Paint.NET’s performance is an interesting topic. There are some areas, such as startup, where Paint.NET is very fast. There are other areas, such as selection manipulation, where it is quite slow, even laughably so in non-pathological situations. If you’ve ever worked with the Magic Wand tool on an image of more than about 4 megapixels, then you probably understand what I’m talking about.
Just about the slowest thing you can do in Paint.NET v3.5.x is to use the Magic Wand on a large image and then try to move, rotate, or combine that selection. The geometry processing is slow, and the rendering takes just as long. I even ran into a test case where clicking the Magic Wand on a very high resolution image of the Milky Way took hours of processing time and a few gigabytes of memory. Ouch. (I actually killed the process after about 20 minutes, so “hours” is just an estimate.)
At this point I’m going to jump ahead to the results of what I’ve done. I took* a 6 MP image (3871 x 1595 pixels) of a 2011 BMW 5-series and loaded it up in v3.36, v3.5.10 and in 4.0. (For those who aren’t aware, 3.36 and 3.5.x are basically two separate generations of the Paint.NET codebase.) I then resized this image to be 5x larger, giving me a 136 MP image (19,355 x 7,975).

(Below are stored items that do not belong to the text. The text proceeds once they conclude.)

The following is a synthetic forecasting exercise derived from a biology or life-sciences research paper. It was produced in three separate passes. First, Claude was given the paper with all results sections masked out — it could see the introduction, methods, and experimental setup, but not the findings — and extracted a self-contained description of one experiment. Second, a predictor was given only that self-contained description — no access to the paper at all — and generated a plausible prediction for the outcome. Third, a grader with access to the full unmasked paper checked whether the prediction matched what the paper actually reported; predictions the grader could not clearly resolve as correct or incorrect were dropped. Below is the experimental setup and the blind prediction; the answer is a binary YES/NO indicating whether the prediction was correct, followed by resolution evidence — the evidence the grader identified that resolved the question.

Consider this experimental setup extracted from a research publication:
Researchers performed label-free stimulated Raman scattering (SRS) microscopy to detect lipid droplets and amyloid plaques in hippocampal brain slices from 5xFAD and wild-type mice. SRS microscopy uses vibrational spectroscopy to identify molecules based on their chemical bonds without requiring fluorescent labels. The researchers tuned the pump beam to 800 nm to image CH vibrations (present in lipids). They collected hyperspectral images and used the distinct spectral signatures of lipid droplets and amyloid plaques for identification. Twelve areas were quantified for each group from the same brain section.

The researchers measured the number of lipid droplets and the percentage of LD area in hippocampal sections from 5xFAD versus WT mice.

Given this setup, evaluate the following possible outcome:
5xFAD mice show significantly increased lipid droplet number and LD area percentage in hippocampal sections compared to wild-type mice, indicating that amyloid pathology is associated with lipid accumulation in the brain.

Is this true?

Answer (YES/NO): YES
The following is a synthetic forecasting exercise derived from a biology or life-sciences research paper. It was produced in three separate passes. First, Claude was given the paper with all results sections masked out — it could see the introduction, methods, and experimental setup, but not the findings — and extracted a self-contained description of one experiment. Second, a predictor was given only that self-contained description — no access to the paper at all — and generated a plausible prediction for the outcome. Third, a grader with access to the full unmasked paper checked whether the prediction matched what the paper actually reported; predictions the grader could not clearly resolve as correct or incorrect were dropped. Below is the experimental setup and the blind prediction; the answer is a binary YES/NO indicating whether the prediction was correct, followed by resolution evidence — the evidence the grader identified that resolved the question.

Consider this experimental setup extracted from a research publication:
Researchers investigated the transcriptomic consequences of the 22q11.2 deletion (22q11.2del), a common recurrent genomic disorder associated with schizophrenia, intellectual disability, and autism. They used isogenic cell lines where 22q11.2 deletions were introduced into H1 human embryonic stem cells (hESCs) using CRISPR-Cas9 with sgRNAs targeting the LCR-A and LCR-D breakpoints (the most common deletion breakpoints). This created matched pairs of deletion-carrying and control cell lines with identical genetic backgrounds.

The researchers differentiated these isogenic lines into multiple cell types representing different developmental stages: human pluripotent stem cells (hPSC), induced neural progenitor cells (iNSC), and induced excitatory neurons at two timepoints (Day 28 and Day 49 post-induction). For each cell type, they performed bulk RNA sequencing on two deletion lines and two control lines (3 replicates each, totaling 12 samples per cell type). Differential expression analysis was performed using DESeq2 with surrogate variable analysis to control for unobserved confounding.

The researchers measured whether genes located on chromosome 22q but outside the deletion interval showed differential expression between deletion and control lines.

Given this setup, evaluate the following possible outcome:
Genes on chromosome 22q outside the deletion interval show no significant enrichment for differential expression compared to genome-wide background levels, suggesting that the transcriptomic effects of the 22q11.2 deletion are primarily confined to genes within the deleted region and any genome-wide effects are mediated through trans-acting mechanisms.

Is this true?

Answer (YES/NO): NO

I clicked with the Magic Wand tool in the same spot in each, waited for the selection to be created, and then did some simple things like scrolling, zooming, and drawing a gradient (which is clipped to the selection).
In 3.5.10, scrolling and zooming were very slow, limited by the rate at which the geometry of the selection could be continually rasterized. Drawing something like a gradient was able to run at about 1 frame every 2 seconds. The app just couldn’t deal with it. CPU usage was extremely high the whole time.
In 4.0, scrolling and zooming were perfectly fluid. Oftentimes the selection itself would lag behind what I was doing but it always caught up a moment later. It didn’t get in the way of me trying to find the area of the image that I wanted to do stuff with next. I could even draw a gradient, clipped to the selection, and it was responsive the whole time (the status bar and whatnot kept updating). Now, to be honest, the gradient actually takes longer to render than in 3.5.10, but it fills in gradually as each tile completes its work, and allows the user to keep doing other stuff while it’s in-progress. This is a much better situation to be in: I can and will optimize the gradient renderer to be faster at some point, but in the meantime I still have something I can ship and that people can get utility from.
If we go back to Paint.NET v3.36, the situation becomes almost comical. You see, 3.36 had an animated “dancing ants” selection outline, and it uses GDI+ to render this on the UI thread. As such, in this test case, it is constantly chewing up CPU while also providing an almost entirely non-responsive UI. You can’t even hover the mouse over the menus to get them to light up and indicate they can be clicked without waiting a second or two first. The 3.5 release improved this by removing the animation. 4.0 will give us the best of both worlds: we get the animation, and we also get trivial CPU usage. We also get all sorts of other improvements.
The way I do this in 4.0 is to render the selection on another thread. Actually, I render masks, which are 1-byte per pixel bitmaps that only store the alpha channel. Brushes are then used to fill in the color. I create 5 of these masks: 1 for the interior, and then 4 for the outline to take care of the animation. When I go to draw the selection back on the UI thread, I just use ID2D1RenderTarget::FillOpacityMask() three times. Once for the interior, once for the Nth mask with a black brush, and once more for the ((N+4)%4)th mask with a white brush. This increases memory usage and GPU fill rate requirements, but with dramatic improvements to responsiveness, CPU usage, and battery life.
Because I’m using Direct2D and do this mask filling with hardware acceleration, CPU usage for an animated selection almost non-existent. Click on the screenshot below for evidence.
In summary, I’ve traded 1.25 frame buffers of memory for a huge performance win. Manipulating selections is still just as slow as it ever was, and over time I plan to move that work off the UI thread or whatever it takes. Right now if you use the Move Selection tool on a complex selection, it does a bunch of matrix math to transform all the points before committing the changes to the Selection object. Well, clearly we can render that in a much easier way: take the cached bitmap and just apply the same transformation. etc. etc. One step at a time.
* By “take” I don’t mean that I was the photographer.